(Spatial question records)
____________________

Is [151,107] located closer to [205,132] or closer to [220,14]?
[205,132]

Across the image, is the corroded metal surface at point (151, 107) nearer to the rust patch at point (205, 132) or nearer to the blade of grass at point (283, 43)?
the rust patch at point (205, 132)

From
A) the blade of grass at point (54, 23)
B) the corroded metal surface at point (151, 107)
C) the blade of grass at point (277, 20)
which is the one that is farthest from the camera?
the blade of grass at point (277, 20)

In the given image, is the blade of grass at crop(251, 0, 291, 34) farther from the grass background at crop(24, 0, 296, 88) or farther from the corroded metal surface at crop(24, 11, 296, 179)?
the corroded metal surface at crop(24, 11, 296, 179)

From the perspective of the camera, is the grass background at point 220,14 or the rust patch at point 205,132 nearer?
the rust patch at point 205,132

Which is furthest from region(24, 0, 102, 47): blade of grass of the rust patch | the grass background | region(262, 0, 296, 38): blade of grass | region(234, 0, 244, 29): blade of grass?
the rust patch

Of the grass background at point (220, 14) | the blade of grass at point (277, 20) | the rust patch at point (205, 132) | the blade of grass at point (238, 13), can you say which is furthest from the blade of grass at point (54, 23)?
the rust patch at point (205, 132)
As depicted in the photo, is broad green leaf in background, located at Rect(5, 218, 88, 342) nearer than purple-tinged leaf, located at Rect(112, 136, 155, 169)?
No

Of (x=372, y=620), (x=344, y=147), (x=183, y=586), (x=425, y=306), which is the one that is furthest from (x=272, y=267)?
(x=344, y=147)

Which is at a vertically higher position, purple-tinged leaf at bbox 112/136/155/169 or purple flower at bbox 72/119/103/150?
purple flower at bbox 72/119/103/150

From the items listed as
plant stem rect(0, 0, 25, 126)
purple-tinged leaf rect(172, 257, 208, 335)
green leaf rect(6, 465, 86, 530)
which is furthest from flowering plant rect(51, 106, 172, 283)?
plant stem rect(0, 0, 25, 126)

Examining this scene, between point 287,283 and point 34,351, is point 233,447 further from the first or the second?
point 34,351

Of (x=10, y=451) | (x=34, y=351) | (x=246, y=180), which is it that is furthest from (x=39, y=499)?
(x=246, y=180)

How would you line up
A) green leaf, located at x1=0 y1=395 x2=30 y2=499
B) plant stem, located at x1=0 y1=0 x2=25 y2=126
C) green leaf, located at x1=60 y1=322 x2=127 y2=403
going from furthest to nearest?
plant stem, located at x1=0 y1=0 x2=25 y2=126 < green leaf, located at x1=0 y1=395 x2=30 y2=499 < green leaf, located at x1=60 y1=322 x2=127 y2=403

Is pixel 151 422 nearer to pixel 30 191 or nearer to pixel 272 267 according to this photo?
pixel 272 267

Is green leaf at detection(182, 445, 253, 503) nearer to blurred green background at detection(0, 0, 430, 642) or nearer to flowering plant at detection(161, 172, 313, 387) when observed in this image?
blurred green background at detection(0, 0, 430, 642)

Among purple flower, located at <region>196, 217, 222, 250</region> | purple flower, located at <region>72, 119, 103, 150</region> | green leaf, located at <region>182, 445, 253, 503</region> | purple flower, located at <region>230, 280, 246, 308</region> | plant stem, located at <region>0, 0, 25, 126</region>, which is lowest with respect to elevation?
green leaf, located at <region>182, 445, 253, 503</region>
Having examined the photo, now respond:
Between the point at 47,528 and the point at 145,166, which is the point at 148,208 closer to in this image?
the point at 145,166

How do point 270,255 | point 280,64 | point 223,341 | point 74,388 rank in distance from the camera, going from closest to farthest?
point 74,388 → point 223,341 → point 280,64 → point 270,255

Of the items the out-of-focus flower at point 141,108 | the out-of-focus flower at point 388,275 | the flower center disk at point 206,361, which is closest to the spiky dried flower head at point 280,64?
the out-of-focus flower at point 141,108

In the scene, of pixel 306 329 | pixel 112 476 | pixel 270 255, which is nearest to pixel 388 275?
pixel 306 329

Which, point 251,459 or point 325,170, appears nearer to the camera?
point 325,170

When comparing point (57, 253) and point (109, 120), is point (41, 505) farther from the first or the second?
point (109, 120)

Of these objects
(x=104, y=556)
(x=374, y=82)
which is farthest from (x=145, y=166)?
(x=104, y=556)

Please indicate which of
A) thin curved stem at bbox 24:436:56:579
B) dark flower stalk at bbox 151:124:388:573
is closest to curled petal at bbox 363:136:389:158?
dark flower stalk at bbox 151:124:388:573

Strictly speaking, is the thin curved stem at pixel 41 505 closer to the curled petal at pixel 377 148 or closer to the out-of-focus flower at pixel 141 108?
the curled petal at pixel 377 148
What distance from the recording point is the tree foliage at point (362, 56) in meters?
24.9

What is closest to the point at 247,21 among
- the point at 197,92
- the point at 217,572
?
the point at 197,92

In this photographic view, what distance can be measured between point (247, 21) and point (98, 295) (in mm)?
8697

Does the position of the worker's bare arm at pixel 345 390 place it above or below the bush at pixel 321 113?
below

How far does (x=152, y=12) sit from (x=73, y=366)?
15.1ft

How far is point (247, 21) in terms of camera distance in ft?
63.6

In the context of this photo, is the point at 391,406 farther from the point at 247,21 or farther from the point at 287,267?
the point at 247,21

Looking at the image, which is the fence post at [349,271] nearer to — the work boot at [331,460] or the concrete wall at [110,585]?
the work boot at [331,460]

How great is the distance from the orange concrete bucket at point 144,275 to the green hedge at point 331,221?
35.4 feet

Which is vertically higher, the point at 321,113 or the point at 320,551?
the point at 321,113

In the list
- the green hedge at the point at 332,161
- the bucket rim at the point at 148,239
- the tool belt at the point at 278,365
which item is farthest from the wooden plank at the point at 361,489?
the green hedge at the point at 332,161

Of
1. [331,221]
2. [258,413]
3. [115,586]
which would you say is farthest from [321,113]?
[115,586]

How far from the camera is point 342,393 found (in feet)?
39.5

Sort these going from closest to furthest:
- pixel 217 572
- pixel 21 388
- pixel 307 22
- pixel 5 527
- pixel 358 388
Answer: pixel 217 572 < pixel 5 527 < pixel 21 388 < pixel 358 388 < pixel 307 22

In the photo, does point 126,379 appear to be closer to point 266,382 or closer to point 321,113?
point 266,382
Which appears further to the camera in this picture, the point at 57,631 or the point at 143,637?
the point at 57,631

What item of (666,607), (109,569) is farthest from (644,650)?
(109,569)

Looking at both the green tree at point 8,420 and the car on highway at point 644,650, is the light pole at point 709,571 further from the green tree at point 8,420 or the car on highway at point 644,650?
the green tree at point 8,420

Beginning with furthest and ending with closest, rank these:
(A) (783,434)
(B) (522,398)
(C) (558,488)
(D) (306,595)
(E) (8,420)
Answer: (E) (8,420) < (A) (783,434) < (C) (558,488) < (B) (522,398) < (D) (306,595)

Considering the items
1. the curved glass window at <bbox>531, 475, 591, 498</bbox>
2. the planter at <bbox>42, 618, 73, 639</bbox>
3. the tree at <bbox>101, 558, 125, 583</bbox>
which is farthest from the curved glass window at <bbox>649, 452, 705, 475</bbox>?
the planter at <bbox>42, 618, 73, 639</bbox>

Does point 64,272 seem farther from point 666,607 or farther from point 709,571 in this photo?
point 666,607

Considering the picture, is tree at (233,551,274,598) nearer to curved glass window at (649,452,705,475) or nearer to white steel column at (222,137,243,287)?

____________________

> WHAT IS ASKED
Word for word, write out the data.

> SOLUTION TO THE PROBLEM
Is [151,107] located closer to [205,132] or closer to [220,14]?
[205,132]

Across the image, is the corroded metal surface at point (151, 107) nearer to the rust patch at point (205, 132) or nearer to the blade of grass at point (283, 43)?
the rust patch at point (205, 132)

From
A) the blade of grass at point (54, 23)
B) the corroded metal surface at point (151, 107)
C) the blade of grass at point (277, 20)
which is the one that is farthest from the camera?
the blade of grass at point (277, 20)

In the given image, is the blade of grass at crop(251, 0, 291, 34) farther from the grass background at crop(24, 0, 296, 88) or farther from the corroded metal surface at crop(24, 11, 296, 179)?
the corroded metal surface at crop(24, 11, 296, 179)

From the perspective of the camera, is the grass background at point 220,14 or the rust patch at point 205,132 nearer?
the rust patch at point 205,132

Which is furthest from region(24, 0, 102, 47): blade of grass of the rust patch | the grass background | region(262, 0, 296, 38): blade of grass | region(234, 0, 244, 29): blade of grass?
the rust patch

Of the grass background at point (220, 14) | the blade of grass at point (277, 20) | the rust patch at point (205, 132) | the blade of grass at point (238, 13), can you say which is furthest from the blade of grass at point (54, 23)?
the rust patch at point (205, 132)
As depicted in the photo, is broad green leaf in background, located at Rect(5, 218, 88, 342) nearer than purple-tinged leaf, located at Rect(112, 136, 155, 169)?
No

Of (x=372, y=620), (x=344, y=147), (x=183, y=586), (x=425, y=306), which is the one that is furthest from (x=272, y=267)?
(x=344, y=147)

Which is at a vertically higher position, purple-tinged leaf at bbox 112/136/155/169 or purple flower at bbox 72/119/103/150?
purple flower at bbox 72/119/103/150

From the items listed as
plant stem rect(0, 0, 25, 126)
purple-tinged leaf rect(172, 257, 208, 335)
green leaf rect(6, 465, 86, 530)
which is furthest from flowering plant rect(51, 106, 172, 283)?
plant stem rect(0, 0, 25, 126)

Examining this scene, between point 287,283 and point 34,351, is point 233,447 further from the first or the second?
point 34,351

Of (x=10, y=451) | (x=34, y=351) | (x=246, y=180), which is it that is furthest from (x=39, y=499)?
(x=246, y=180)

How would you line up
A) green leaf, located at x1=0 y1=395 x2=30 y2=499
B) plant stem, located at x1=0 y1=0 x2=25 y2=126
C) green leaf, located at x1=60 y1=322 x2=127 y2=403
going from furthest to nearest?
plant stem, located at x1=0 y1=0 x2=25 y2=126 < green leaf, located at x1=0 y1=395 x2=30 y2=499 < green leaf, located at x1=60 y1=322 x2=127 y2=403

Is pixel 151 422 nearer to pixel 30 191 or nearer to pixel 272 267 according to this photo?
pixel 272 267

Is green leaf at detection(182, 445, 253, 503) nearer to blurred green background at detection(0, 0, 430, 642) or nearer to flowering plant at detection(161, 172, 313, 387) when observed in this image?
blurred green background at detection(0, 0, 430, 642)

Among purple flower, located at <region>196, 217, 222, 250</region> | purple flower, located at <region>72, 119, 103, 150</region> | green leaf, located at <region>182, 445, 253, 503</region> | purple flower, located at <region>230, 280, 246, 308</region> | plant stem, located at <region>0, 0, 25, 126</region>, which is lowest with respect to elevation?
green leaf, located at <region>182, 445, 253, 503</region>
Having examined the photo, now respond:
Between the point at 47,528 and the point at 145,166, which is the point at 148,208 closer to in this image?
the point at 145,166

How do point 270,255 | point 280,64 | point 223,341 | point 74,388 rank in distance from the camera, going from closest to farthest?
point 74,388 → point 223,341 → point 280,64 → point 270,255

Of the items the out-of-focus flower at point 141,108 | the out-of-focus flower at point 388,275 | the flower center disk at point 206,361, which is closest to the spiky dried flower head at point 280,64?
the out-of-focus flower at point 141,108

In the scene, of pixel 306 329 | pixel 112 476 | pixel 270 255, which is nearest to pixel 388 275?
pixel 306 329

Which, point 251,459 or point 325,170, appears nearer to the camera?
point 325,170

When comparing point (57, 253) and point (109, 120), is point (41, 505) farther from the first or the second?
point (109, 120)

Of these objects
(x=104, y=556)
(x=374, y=82)
which is farthest from (x=145, y=166)?
(x=104, y=556)

Please indicate which of
A) thin curved stem at bbox 24:436:56:579
B) dark flower stalk at bbox 151:124:388:573
is closest to curled petal at bbox 363:136:389:158?
dark flower stalk at bbox 151:124:388:573

Strictly speaking, is the thin curved stem at pixel 41 505 closer to the curled petal at pixel 377 148 or closer to the out-of-focus flower at pixel 141 108?
the curled petal at pixel 377 148
What distance from the recording point is the tree foliage at point (362, 56) in meters?
24.9

What is closest to the point at 247,21 among
- the point at 197,92
- the point at 217,572
?
the point at 197,92

In this photographic view, what distance can be measured between point (247, 21) and point (98, 295) (in mm)?
8697

Does the position of the worker's bare arm at pixel 345 390 place it above or below the bush at pixel 321 113?
below

How far does (x=152, y=12) sit from (x=73, y=366)?
15.1ft

How far is point (247, 21) in terms of camera distance in ft?
63.6

In the context of this photo, is the point at 391,406 farther from the point at 247,21 or farther from the point at 287,267?
the point at 247,21

Looking at the image, which is the fence post at [349,271] nearer to — the work boot at [331,460] or the concrete wall at [110,585]?
the work boot at [331,460]

How great is the distance from the orange concrete bucket at point 144,275 to the green hedge at point 331,221?
35.4 feet

Which is vertically higher, the point at 321,113 or the point at 320,551?
the point at 321,113

In the list
- the green hedge at the point at 332,161
- the bucket rim at the point at 148,239
- the tool belt at the point at 278,365
which item is farthest from the wooden plank at the point at 361,489?
the green hedge at the point at 332,161

Of
1. [331,221]
2. [258,413]
3. [115,586]
which would you say is farthest from [321,113]?
[115,586]

How far from the camera is point 342,393 found (in feet)?
39.5

Sort these going from closest to furthest:
- pixel 217 572
- pixel 21 388
- pixel 307 22
- pixel 5 527
- pixel 358 388
Answer: pixel 217 572 < pixel 5 527 < pixel 21 388 < pixel 358 388 < pixel 307 22

In the photo, does point 126,379 appear to be closer to point 266,382 or closer to point 321,113?
point 266,382
Which appears further to the camera in this picture, the point at 57,631 or the point at 143,637?
the point at 57,631

What item of (666,607), (109,569) is farthest from (644,650)?
(109,569)

Looking at both the green tree at point 8,420 and the car on highway at point 644,650, is the light pole at point 709,571 further from the green tree at point 8,420 or the car on highway at point 644,650?
the green tree at point 8,420

Beginning with furthest and ending with closest, rank these:
(A) (783,434)
(B) (522,398)
(C) (558,488)
(D) (306,595)
(E) (8,420)
Answer: (E) (8,420) < (A) (783,434) < (C) (558,488) < (B) (522,398) < (D) (306,595)

Considering the items
1. the curved glass window at <bbox>531, 475, 591, 498</bbox>
2. the planter at <bbox>42, 618, 73, 639</bbox>
3. the tree at <bbox>101, 558, 125, 583</bbox>
which is farthest from the curved glass window at <bbox>649, 452, 705, 475</bbox>?
the planter at <bbox>42, 618, 73, 639</bbox>

Does point 64,272 seem farther from point 666,607 or farther from point 709,571 in this photo?
point 666,607

Considering the picture, is tree at (233,551,274,598) nearer to curved glass window at (649,452,705,475) or nearer to white steel column at (222,137,243,287)?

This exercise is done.